Each entry is to be reproduced verbatim, and images are to be omitted.
□ □ □
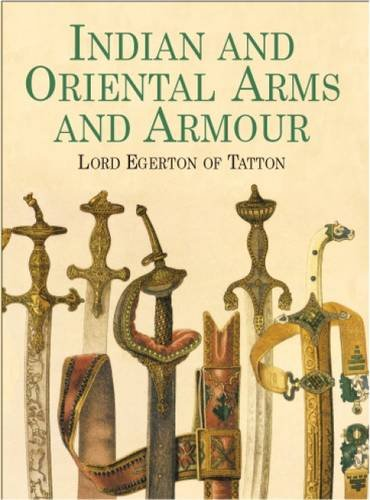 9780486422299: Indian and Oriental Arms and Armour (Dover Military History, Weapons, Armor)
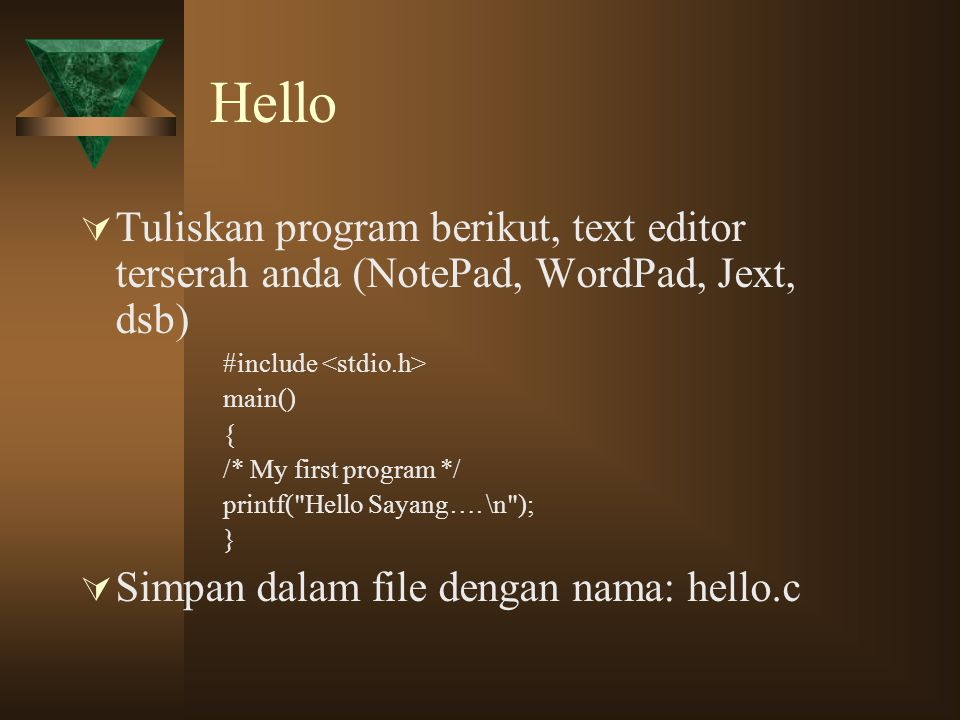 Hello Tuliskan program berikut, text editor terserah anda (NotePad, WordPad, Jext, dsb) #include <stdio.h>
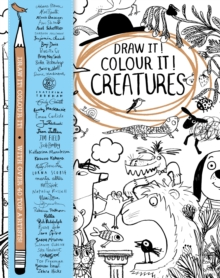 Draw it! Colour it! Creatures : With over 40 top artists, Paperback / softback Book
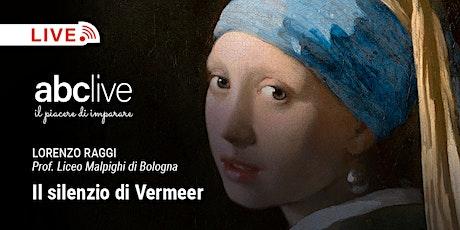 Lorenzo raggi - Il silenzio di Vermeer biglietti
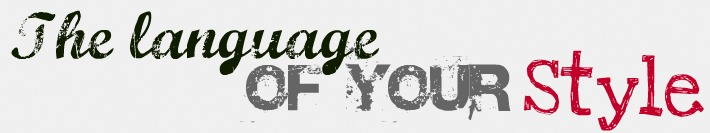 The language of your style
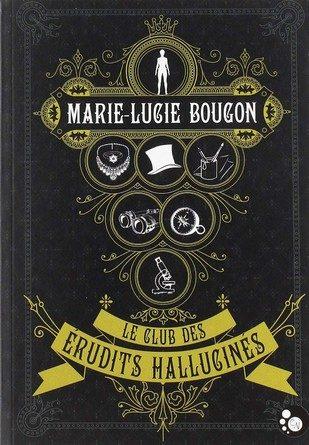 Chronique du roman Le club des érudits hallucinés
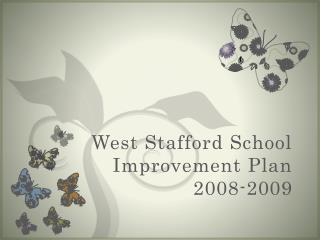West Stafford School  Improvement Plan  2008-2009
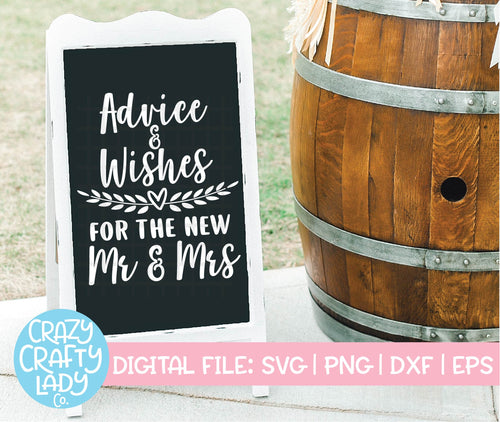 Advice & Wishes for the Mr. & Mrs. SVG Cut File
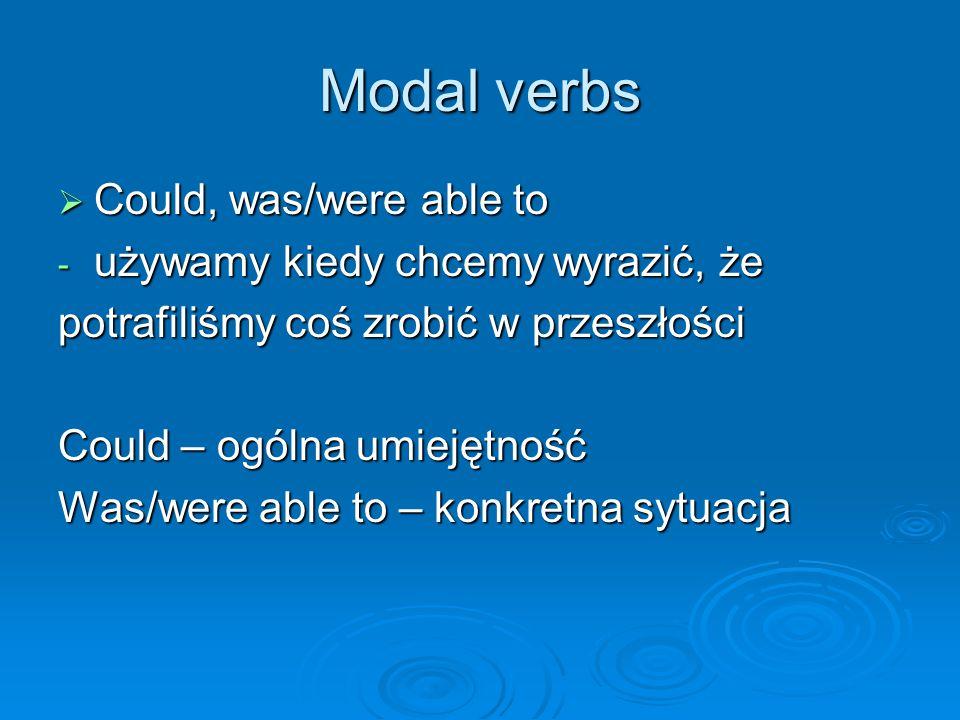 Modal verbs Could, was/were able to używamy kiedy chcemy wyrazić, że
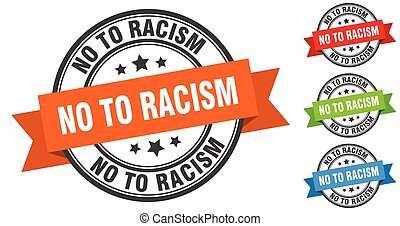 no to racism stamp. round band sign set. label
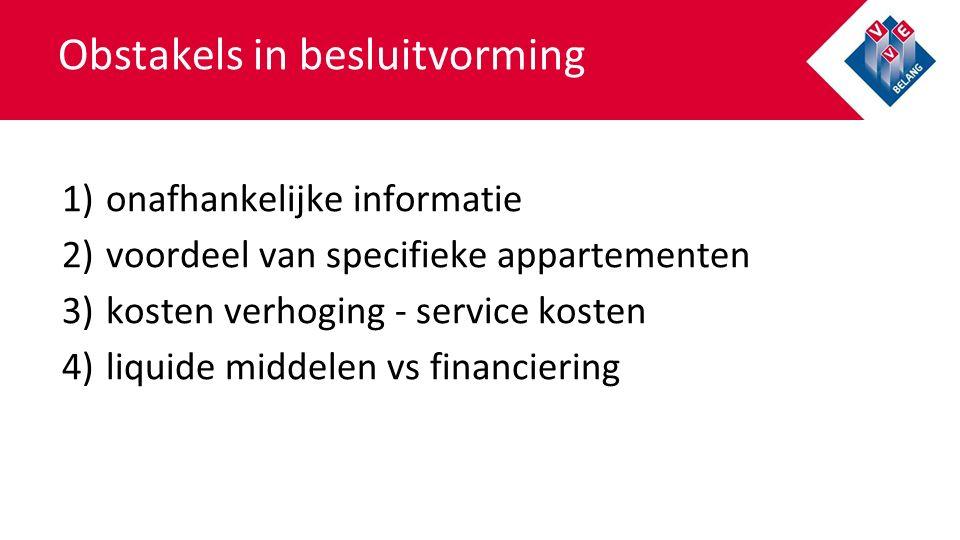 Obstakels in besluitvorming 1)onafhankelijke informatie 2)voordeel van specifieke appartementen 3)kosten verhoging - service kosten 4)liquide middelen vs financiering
□ □ □
# Solution
 9780486422299: Indian and Oriental Arms and Armour (Dover Military History, Weapons, Armor)
 Hello Tuliskan program berikut, text editor terserah anda (NotePad, WordPad, Jext, dsb) #include <stdio.h>
 Draw it! Colour it! Creatures : With over 40 top artists, Paperback / softback Book
 Lorenzo raggi - Il silenzio di Vermeer biglietti
 The language of your style
 Chronique du roman Le club des érudits hallucinés
West Stafford School  Improvement Plan  2008-2009
 Advice & Wishes for the Mr. & Mrs. SVG Cut File
 Modal verbs Could, was/were able to używamy kiedy chcemy wyrazić, że
 no to racism stamp. round band sign set. label
 Obstakels in besluitvorming 1)onafhankelijke informatie 2)voordeel van specifieke appartementen 3)kosten verhoging - service kosten 4)liquide middelen vs financiering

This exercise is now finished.